The semiconductor industry is in a downward trend since mid-2012. Both US- and Europe-based chipmakers are seeing low demand of their products. Texas Instruments share were down on Wednesday, so were Infineon and Linear Technology.

The second largest chipmaker in Europe, Infineon, said in a report that its third quarter results will be down slightly compared to the previous three months and fourth quarter will see a 10 percent low sales compared to ongoing term.

The announcement affected Texas Instruments badly, who was down 2 percent in the stock market on Wednesday after falling three percent the day before.

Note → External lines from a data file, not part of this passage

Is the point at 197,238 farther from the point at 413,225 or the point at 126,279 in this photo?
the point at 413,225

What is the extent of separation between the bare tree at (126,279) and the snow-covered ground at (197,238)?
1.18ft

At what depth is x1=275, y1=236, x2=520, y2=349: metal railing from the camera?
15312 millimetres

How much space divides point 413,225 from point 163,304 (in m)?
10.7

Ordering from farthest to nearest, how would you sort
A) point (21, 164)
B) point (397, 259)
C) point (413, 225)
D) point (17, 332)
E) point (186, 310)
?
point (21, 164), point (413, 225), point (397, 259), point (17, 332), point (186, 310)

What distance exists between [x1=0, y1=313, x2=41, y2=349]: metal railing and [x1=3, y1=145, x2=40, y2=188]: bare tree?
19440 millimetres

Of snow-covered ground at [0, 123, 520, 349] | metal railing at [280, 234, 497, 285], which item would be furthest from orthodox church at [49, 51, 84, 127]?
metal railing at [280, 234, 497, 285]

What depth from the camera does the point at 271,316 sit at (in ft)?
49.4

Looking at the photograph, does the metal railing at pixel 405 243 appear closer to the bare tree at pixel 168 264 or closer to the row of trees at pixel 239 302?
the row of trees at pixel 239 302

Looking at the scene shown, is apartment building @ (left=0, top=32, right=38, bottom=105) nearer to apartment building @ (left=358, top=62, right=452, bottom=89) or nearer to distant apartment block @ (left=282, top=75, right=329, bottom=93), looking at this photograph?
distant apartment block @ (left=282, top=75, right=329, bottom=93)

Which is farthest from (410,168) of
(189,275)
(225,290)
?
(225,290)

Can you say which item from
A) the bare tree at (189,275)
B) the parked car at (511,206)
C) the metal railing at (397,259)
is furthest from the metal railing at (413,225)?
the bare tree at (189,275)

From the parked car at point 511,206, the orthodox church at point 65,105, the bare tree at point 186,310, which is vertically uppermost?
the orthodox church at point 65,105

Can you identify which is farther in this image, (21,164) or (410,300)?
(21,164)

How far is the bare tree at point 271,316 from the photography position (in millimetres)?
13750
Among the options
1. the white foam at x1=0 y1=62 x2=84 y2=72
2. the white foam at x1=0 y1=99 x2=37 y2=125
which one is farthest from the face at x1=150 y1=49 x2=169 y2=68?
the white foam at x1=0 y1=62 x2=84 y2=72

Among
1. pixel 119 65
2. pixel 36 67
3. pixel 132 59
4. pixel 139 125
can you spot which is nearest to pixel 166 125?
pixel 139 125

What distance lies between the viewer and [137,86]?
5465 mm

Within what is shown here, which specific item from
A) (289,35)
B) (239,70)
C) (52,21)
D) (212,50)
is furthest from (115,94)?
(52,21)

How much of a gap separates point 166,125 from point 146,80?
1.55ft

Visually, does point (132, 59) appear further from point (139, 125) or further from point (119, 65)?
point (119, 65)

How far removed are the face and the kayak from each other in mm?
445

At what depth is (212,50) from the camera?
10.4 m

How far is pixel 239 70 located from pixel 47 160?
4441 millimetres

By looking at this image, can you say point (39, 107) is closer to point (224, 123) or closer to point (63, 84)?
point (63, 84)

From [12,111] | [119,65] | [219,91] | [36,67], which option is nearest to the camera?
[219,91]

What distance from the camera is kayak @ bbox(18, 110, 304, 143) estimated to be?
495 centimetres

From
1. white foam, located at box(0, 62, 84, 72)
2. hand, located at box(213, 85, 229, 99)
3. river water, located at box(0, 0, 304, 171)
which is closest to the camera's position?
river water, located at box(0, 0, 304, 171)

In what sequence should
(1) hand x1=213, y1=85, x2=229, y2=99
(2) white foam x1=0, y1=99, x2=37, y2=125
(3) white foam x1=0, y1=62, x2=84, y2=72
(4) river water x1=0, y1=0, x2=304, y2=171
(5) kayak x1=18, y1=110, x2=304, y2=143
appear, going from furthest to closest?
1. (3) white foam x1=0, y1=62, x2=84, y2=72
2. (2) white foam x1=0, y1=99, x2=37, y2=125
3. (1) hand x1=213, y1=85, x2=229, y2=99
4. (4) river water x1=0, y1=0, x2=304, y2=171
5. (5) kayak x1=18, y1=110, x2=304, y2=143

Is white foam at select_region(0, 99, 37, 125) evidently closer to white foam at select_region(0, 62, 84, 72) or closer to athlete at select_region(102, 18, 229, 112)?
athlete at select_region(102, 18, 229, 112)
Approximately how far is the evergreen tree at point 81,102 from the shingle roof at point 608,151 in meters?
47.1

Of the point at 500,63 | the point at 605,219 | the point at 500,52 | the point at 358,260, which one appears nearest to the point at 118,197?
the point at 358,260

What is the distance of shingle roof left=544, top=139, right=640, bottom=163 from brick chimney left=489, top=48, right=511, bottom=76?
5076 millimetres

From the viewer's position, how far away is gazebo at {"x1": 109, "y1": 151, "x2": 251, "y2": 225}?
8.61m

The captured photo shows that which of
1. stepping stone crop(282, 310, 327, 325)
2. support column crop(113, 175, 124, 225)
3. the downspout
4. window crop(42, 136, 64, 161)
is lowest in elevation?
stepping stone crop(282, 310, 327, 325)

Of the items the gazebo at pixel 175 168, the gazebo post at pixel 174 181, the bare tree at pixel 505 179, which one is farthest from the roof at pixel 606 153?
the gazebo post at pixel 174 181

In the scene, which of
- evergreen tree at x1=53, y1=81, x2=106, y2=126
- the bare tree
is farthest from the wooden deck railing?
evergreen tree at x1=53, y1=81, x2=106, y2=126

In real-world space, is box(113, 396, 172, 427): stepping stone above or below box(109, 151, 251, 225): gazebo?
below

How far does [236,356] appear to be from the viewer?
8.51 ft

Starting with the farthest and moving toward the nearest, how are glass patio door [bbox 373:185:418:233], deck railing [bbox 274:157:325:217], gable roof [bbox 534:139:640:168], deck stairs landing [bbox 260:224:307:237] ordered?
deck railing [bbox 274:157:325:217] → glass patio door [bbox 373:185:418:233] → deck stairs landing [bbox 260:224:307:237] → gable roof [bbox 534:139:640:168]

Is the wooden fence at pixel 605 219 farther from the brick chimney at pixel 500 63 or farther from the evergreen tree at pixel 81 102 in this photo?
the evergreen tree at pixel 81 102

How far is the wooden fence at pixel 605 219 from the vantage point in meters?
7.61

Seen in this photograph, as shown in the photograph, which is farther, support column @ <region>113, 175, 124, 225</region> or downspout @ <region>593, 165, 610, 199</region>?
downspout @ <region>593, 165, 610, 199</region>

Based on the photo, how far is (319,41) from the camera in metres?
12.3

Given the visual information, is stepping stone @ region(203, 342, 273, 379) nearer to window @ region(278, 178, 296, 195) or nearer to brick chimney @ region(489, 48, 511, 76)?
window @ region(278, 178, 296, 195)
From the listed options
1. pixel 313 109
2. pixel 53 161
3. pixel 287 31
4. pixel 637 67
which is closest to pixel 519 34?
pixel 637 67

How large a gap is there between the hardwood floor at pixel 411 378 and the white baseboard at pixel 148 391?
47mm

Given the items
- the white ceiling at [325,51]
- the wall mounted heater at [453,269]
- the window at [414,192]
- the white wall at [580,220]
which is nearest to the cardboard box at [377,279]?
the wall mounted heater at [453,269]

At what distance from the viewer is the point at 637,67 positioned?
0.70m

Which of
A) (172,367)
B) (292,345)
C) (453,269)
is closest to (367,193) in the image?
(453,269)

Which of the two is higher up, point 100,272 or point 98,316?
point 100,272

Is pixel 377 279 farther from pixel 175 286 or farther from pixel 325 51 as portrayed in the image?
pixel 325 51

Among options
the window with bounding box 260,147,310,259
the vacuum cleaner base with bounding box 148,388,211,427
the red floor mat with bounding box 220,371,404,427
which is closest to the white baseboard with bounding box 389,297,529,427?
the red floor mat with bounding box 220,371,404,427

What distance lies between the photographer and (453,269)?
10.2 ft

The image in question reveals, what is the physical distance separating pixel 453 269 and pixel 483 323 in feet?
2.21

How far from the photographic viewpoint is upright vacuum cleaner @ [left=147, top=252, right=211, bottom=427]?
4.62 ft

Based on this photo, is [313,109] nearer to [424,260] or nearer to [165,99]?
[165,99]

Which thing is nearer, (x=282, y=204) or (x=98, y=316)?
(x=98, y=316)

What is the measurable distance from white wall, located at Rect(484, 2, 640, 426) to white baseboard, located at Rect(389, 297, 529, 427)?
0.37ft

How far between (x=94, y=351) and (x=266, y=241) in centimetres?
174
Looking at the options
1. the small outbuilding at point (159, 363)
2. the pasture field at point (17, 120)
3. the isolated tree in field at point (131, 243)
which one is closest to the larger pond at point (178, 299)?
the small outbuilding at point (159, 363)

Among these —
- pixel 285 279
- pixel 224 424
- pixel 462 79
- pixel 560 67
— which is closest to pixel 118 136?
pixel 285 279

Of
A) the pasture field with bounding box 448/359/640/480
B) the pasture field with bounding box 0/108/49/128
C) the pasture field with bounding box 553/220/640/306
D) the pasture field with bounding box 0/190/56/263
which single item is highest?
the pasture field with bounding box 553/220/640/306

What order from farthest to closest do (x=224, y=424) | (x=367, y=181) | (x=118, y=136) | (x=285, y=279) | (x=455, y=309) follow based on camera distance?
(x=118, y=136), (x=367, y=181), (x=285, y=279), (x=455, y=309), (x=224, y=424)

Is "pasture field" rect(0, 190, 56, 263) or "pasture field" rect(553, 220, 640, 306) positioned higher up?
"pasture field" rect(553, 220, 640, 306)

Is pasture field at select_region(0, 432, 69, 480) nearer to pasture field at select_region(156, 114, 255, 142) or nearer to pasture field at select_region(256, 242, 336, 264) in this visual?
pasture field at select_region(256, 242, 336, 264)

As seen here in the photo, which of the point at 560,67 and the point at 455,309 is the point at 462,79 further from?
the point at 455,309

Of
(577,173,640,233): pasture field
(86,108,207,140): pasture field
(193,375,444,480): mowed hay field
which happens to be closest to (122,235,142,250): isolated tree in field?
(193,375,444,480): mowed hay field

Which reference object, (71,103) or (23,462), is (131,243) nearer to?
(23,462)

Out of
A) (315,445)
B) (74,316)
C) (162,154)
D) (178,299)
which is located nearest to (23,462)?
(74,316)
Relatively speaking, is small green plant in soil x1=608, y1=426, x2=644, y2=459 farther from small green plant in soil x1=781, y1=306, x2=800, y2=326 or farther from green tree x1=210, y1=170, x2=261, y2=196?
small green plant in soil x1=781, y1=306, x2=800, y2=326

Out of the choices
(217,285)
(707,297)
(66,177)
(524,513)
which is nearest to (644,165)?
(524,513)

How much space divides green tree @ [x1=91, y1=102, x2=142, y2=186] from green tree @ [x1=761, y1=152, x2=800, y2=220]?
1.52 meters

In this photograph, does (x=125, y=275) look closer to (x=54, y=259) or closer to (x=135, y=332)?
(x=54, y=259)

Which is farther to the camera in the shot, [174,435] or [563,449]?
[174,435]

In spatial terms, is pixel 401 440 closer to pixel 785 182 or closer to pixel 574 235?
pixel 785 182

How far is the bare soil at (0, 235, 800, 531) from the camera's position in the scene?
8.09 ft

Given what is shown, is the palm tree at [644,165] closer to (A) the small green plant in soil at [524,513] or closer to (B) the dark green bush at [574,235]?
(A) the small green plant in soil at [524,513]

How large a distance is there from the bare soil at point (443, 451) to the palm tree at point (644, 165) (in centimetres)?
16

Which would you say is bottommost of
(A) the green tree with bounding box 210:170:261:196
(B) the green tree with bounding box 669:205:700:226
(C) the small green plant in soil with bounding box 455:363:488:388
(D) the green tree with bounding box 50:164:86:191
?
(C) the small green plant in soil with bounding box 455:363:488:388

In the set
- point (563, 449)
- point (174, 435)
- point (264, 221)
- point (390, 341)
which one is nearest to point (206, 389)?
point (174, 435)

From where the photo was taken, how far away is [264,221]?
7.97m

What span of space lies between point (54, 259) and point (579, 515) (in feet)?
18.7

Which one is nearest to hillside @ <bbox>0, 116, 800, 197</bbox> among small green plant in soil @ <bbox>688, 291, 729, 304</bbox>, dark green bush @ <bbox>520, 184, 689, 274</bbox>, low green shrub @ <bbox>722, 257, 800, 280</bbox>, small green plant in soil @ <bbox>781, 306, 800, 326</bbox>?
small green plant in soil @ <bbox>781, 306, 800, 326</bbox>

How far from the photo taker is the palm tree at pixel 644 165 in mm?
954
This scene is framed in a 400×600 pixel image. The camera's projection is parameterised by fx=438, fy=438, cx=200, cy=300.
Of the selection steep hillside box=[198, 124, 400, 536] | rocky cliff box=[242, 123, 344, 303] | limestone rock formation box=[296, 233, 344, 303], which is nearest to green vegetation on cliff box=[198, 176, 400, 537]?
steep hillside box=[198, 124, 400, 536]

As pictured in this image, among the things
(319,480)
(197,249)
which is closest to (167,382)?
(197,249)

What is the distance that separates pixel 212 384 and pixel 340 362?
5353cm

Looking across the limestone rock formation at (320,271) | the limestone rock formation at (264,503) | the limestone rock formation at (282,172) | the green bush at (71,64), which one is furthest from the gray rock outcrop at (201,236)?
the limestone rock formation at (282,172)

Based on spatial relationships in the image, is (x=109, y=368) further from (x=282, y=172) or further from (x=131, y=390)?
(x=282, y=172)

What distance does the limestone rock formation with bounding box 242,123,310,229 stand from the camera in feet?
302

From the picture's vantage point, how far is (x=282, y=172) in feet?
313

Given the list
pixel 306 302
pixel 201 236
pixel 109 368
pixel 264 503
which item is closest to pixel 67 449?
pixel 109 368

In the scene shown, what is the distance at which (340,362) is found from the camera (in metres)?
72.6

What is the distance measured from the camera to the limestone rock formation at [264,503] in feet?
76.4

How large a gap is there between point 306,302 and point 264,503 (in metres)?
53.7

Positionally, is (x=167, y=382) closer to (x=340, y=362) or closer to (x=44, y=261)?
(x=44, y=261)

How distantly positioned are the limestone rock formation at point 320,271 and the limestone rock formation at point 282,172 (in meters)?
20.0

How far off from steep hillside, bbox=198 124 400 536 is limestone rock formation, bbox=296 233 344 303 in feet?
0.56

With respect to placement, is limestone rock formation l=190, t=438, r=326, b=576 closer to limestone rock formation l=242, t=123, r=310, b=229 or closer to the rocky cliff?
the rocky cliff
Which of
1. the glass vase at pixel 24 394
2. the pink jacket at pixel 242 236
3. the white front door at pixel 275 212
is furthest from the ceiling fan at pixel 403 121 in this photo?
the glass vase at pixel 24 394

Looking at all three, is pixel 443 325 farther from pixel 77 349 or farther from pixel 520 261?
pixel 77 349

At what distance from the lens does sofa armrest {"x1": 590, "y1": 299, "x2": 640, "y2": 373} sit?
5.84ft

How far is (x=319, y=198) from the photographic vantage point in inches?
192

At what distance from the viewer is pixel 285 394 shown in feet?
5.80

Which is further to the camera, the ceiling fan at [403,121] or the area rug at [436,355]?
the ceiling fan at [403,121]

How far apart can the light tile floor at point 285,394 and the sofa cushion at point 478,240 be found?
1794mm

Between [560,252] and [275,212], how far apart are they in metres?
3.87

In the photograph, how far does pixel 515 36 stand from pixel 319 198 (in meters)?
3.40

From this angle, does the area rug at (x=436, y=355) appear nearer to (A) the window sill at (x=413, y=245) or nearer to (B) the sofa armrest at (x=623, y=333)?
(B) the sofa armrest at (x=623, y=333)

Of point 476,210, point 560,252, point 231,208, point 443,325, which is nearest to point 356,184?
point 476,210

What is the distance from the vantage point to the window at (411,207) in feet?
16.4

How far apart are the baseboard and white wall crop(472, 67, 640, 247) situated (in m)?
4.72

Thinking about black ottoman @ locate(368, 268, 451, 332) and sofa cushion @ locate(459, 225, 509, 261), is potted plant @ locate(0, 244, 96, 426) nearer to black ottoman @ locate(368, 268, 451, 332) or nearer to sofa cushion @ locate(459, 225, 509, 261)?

The chipmaker received a  negative rating from FBR Capital Markets analyst Craig Berger, who cut his estimate on share price to $25.50 from $28.70. He also pointed to the statement made by Infineon.

“We view this as another data point that broad-based macro and demand trends remain weak, and that broad-based chip firms will see revenue pressures in Q412 as weak demand pull drives customers to reduce year-end inventory levels,” Berger wrote.

Everybody concerned with chip-making industry has his eyes glued to Philadelphia semiconductor index. It was down 1.6% in early trading Wednesday, after falling 2.5% on Tuesday.  It has been on downslide since March.

Berger said the only profitable sector in the chip industry is the smartphone business. The likes of iOS- and Android-based devices are making hefty profits and the demand is high.

“We do advise focusing on high quality chip stocks at present like iPhone 5 suppliers, data center plays, or other quality/defensive stocks,” Berger wrote.

Linear Technology and Fairchild Semiconductor were also down on Tuesday and Wednesday. Both fell respectively 2.5 and 2.3 percent on Tuesday and 1 percent and 2.3 percent on the following day.